В июне 1934 года журнал «Литературный критик» устроил в Москве обсуждение «Дня второго». Я впервые присутствовал на собрании, где говорили о моей книге и где мне самому нужно было выступить. Часто в моих воспоминаниях я отзывался с иронией или досадой о своих давних суждениях. А вот я прочитал стенограмму обсуждения «Дня второго» и, как это ни странно, почти со всем, что говорил двадцать семь лет назад, согласен и теперь. «Я чувствую себя сегодня, как один из строителей Беломорстроя: грешил, но искупил свои грехи, допущен в ряды сознательных граждан, которые строят социалистическое отечество… Уверенность, что нас, писателей, нужно судить, а мы должны каяться, на мой взгляд, неправильна… Я написал много скверных книг, не умел вынашивать книгу — не хватало зрелости; но никогда я не клеветал на советскую действительность… Теперь некоторые товарищи говорят, что я остановился в «Дне втором» на трудностях, потому что привык к комфорту… Товарищ Франкфурт, начальник строительства, и секретарь горкома считают, что я ничего не «сгущал», а показал трудности, которые были на самом деле… Товарищи здесь говорили, что Володя — умница, но что ему не противопоставлен честный комсомолец с равной эрудицией. Но, товарищи, у нас не шестой день, а второй… Я не знаю, удался ли мне «День второй», но эпигонствовать я не хочу… Мои книги написаны каракулями. Вероятно, мы все в некоторой степени Тредьяковские. Но Тредьяковский сыграл свою роль… Лучше сейчас сделать слабую книгу, но свою, чем взять немножко от Золя, немножко от Льва Толстого и немножко от советской действительности…»
Я и теперь не знаю, удалось ли мне, хотя бы частично, осуществить свой замысел. Может быть, «День второй» — слабая книга, но она не подражательна и написана по внутренней необходимости.
Дочитав последнюю страницу, Бабель сказал «вышло»; в его устах для меня это было большой похвалой. (Когда книгу перевели на французский язык, я получил длинное письмо от Ромена Роллана; он писал, что «День второй» помог ему лучше узнать советскую молодежь.)
Я послал рукопись Ирине и попросил отдать ее в издательство «Советская литература». Вскоре Ирина мне сообщила, что рукопись вернули: «Передайте вашему отцу, что он написал плохую и вредную вещь».

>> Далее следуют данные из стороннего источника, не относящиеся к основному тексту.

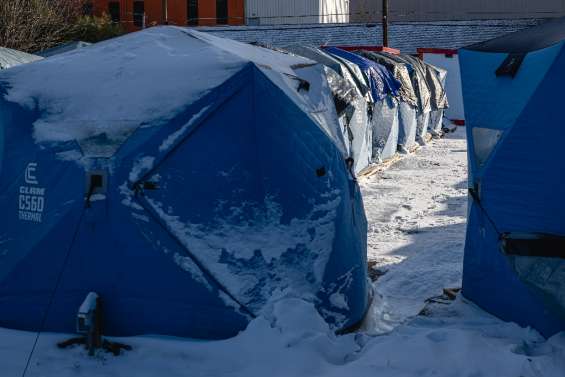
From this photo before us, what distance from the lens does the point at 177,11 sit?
133ft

Я решился на отчаянный поступок: напечатал в Париже несколько сот нумерованных экземпляров и послал книги в Москву — членам Политбюро, редакторам газет и журналов, писателям.
В тридцатые — сороковые годы судьба книги порой зависела от случайности, от мнения одного человека. Это было лотереей, и мне повезло — несколько месяцев спустя я получил длинную телеграмму от издательства: высылают договор, поздравляют, благодарят.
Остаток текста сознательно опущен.